叶多とあたし



「ねんね、なののママはどこ?」



急に、女の子に裾を引っ張られた。




「…なのちゃんっていうの?ママはねぇ………‥‥」




どこ…?




「叶多!!なのちゃんのママはどこ!?」





「知らねぇよ。それをこれから探すんだろ?」





そっか。………ん?





「……は?探すの!?何で私たちが!」



私は叫んだ。




そうよ。


迷子センターにでも預ければいいのに!!




その問いに叶多は呆れた様子で答えた。

「……日芽、俺と仲良く閉園時間まで遊園地で遊ぶか、この子の母親探して時間を潰すのどっちがいい??」






「!!???誰があんたと仲良く遊ぶかってのよ!!


あぁ」







なるほどね。






「なのちゃん、ママは何色の服着てた?」




私は、なのちゃんの背の高さに合わせるようにかがんで問いた。





「お馬しゃん…」





「え」





「お馬しゃ―ん!!!」





えぇ!?





「ちょっと、待ってよ〜!!」




彼女が『お馬しゃ―ん』と叫んで走った先にあったのは、メリーゴーランドなのだった。






ママ…じゃないよねぇ!!??





「なのちゃん、ママはここにいるの?」



そう言って、メリーゴーランドの周りを見渡してみたが、それらしい人はいない。




「乗る!!」




は!?




何言っちゃってるの!?






「あのね、なのちゃん。

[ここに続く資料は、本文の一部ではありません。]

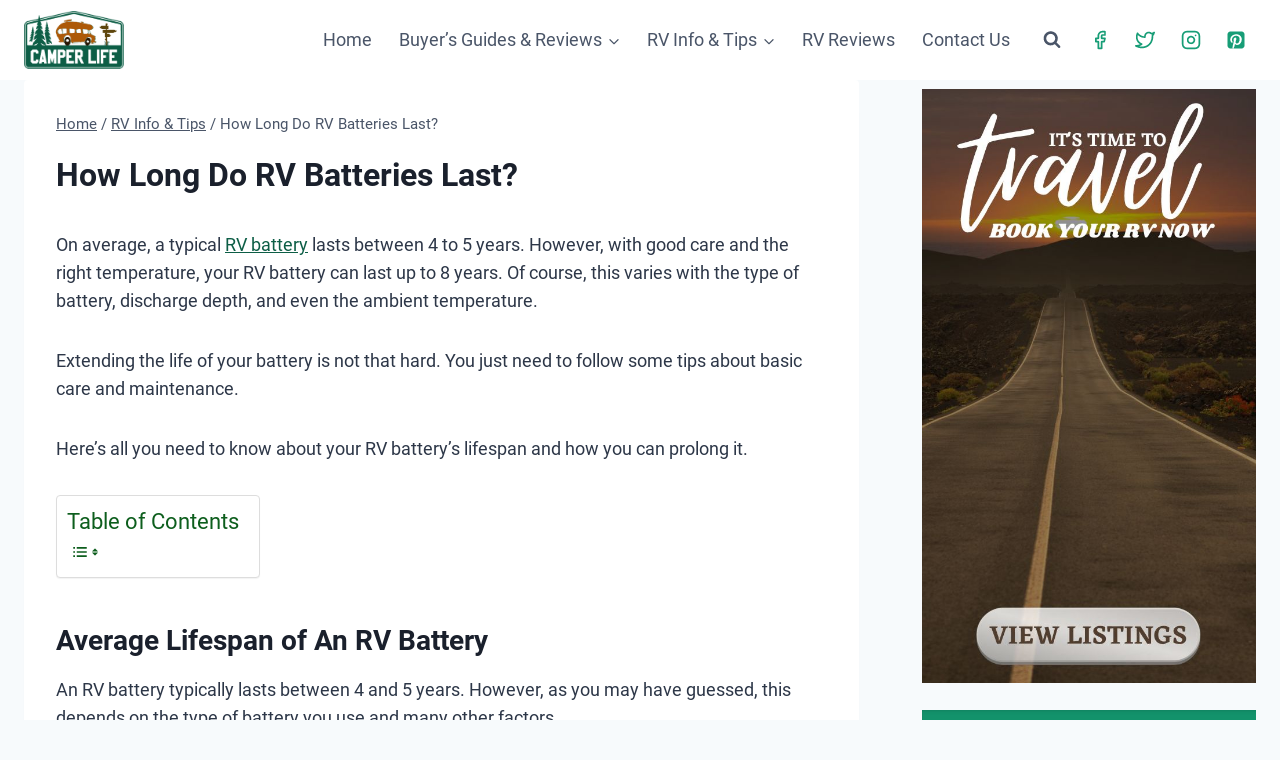

--- FILE ---
content_type: text/css
request_url: https://camperlife.co/wp-content/themes/kadence/assets/css/slider.min.css
body_size: 1290
content:
.tns-outer{padding:0 !important}.tns-outer [hidden]{display:none !important}.tns-outer [aria-controls],.tns-outer [data-action]{cursor:pointer}.tns-slider{transition:all 0s}.tns-slider>.tns-item{box-sizing:border-box}.tns-outer{position:relative}.tns-outer .tns-nav{position:absolute;width:100%;bottom:-25px;padding:0;margin:0;list-style:none;text-align:center;line-height:1}.tns-outer .tns-nav button{display:inline-block;width:24px;height:24px;margin:0;background:transparent;opacity:0.25;cursor:pointer;padding:0;border:0;box-shadow:none !important}.tns-outer .tns-nav button.tns-nav-active{opacity:1}.tns-outer .tns-nav button:before{content:'';display:block;width:10px;height:10px;border-radius:50%;margin:0 auto;background:#333}.tns-outer button[data-action="start"],.tns-outer button[data-action="stop"]{display:none}.tns-outer .tns-controls.focus-visible button{outline:-webkit-focus-ring-color auto 1px;opacity:.55}.tns-outer .tns-controls button{position:absolute;background:rgba(0,0,0,0.8);color:white;border:none;display:block;height:50px;width:30px;line-height:0px;text-align:center;font-size:0px;outline:none;box-shadow:none;border-radius:0;top:50%;-webkit-transform:translate(0, -50%);transform:translate(0, -50%);padding:0;transition:opacity .25s ease-in-out;opacity:.25;z-index:10}.tns-outer .tns-controls button:hover{cursor:pointer;opacity:1;outline:none;background:rgba(0,0,0,0.8)}.tns-outer .tns-controls button[data-controls="prev"]{left:0px}.tns-outer .tns-controls button[data-controls="prev"]:before{border-style:solid;border-width:2px 2px 0 0;content:'';display:inline-block;height:10px;position:relative;top:0px;left:4px;-webkit-transform:rotate(-135deg);transform:rotate(-135deg);vertical-align:top;width:10px}.tns-outer .tns-controls button[data-controls="next"]{right:0px}.tns-outer .tns-controls button[data-controls="next"]:before{border-style:solid;border-width:2px 2px 0 0;content:'';display:inline-block;height:10px;position:relative;top:0px;left:0px;-webkit-transform:rotate(45deg);transform:rotate(45deg);vertical-align:top;width:10px}.tns-outer .tns-controls:focus button{opacity:1;outline:-webkit-focus-ring-color auto 1px}.tns-horizontal.tns-subpixel{white-space:nowrap}.tns-horizontal.tns-subpixel>.tns-item{display:inline-block;vertical-align:top;white-space:normal}.tns-horizontal.tns-no-subpixel:after{content:'';display:table;clear:both}.tns-horizontal.tns-no-subpixel>.tns-item{float:left}.tns-horizontal.tns-carousel.tns-no-subpixel>.tns-item{margin-right:-100%}.tns-no-calc{position:relative;left:0}.tns-gallery{position:relative;left:0;min-height:1px}.tns-gallery>.tns-item{position:absolute;left:-100%;transition:opacity 0s, -webkit-transform 0s;transition:transform 0s, opacity 0s;transition:transform 0s, opacity 0s, -webkit-transform 0s}.tns-gallery>.tns-slide-active{position:relative;left:auto !important}.tns-gallery>.tns-moving{transition:all 0.25s}.tns-autowidth{display:inline-block}.tns-lazy-img{transition:opacity 0.6s;opacity:0.6}.tns-lazy-img.tns-complete{opacity:1}.tns-ah{transition:height 0s}.tns-ovh{overflow:hidden}.tns-visually-hidden{position:absolute;left:-10000em}.tns-transparent{opacity:0;visibility:hidden}.tns-fadeIn{opacity:1;filter:alpha(opacity=100);z-index:0}.tns-normal,.tns-fadeOut{opacity:0;filter:alpha(opacity=0);z-index:-1}.tns-vpfix{white-space:nowrap}.tns-vpfix>div,.tns-vpfix>li{display:inline-block}.tns-t-subp2{margin:0 auto;width:310px;position:relative;height:10px;overflow:hidden}.tns-t-ct{width:2333.3333333333%;width:calc(100% * 70 / 3);position:absolute;right:0}.tns-t-ct:after{content:'';display:table;clear:both}.tns-t-ct>div{width:1.4285714286%;width:calc(100% / 70);height:10px;float:left}.tns-outer .tns-nav~.tns-ovh{padding-bottom:20px}@media screen and (max-width: 1024px){.entry-related .tns-outer .tns-nav{display:none}.entry-related .tns-outer .tns-controls button{width:50px}}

ママを探すんでしょ?」





「これ乗る!!」




えぇ゙……。





「いいじゃん、乗らせてやれば」





……叶多…………。







じゃあ、あんたが一緒に…





「俺は乗らないけどな」






!?







「さっき、お前のために塩ソフトを食べてやっただろ?」




叶多は右の口角だけあげて笑みを浮かべた。






……こ、ここでそれを出してくるな―――!!!!





心の声を表す表情を浮かべると、叶多の方はいかにも楽しそうに笑った。






…楽しそうでなによりである。






………私はちっともたのしくないが。






でも、いつもならもっと怒るところを今日はそこまで腹が立たなかった。





理由は分かっている。






叶多は、私をからかった拍子に出てしまったらしいから気づいてないみたいだが、彼は確かに言った。






―お前のために食べてやった―
って。








ふぅん。





そうなんだぁ。







悪い気はしない。









しょうがないから、メリーゴーランドは私が乗ってあげようと思う。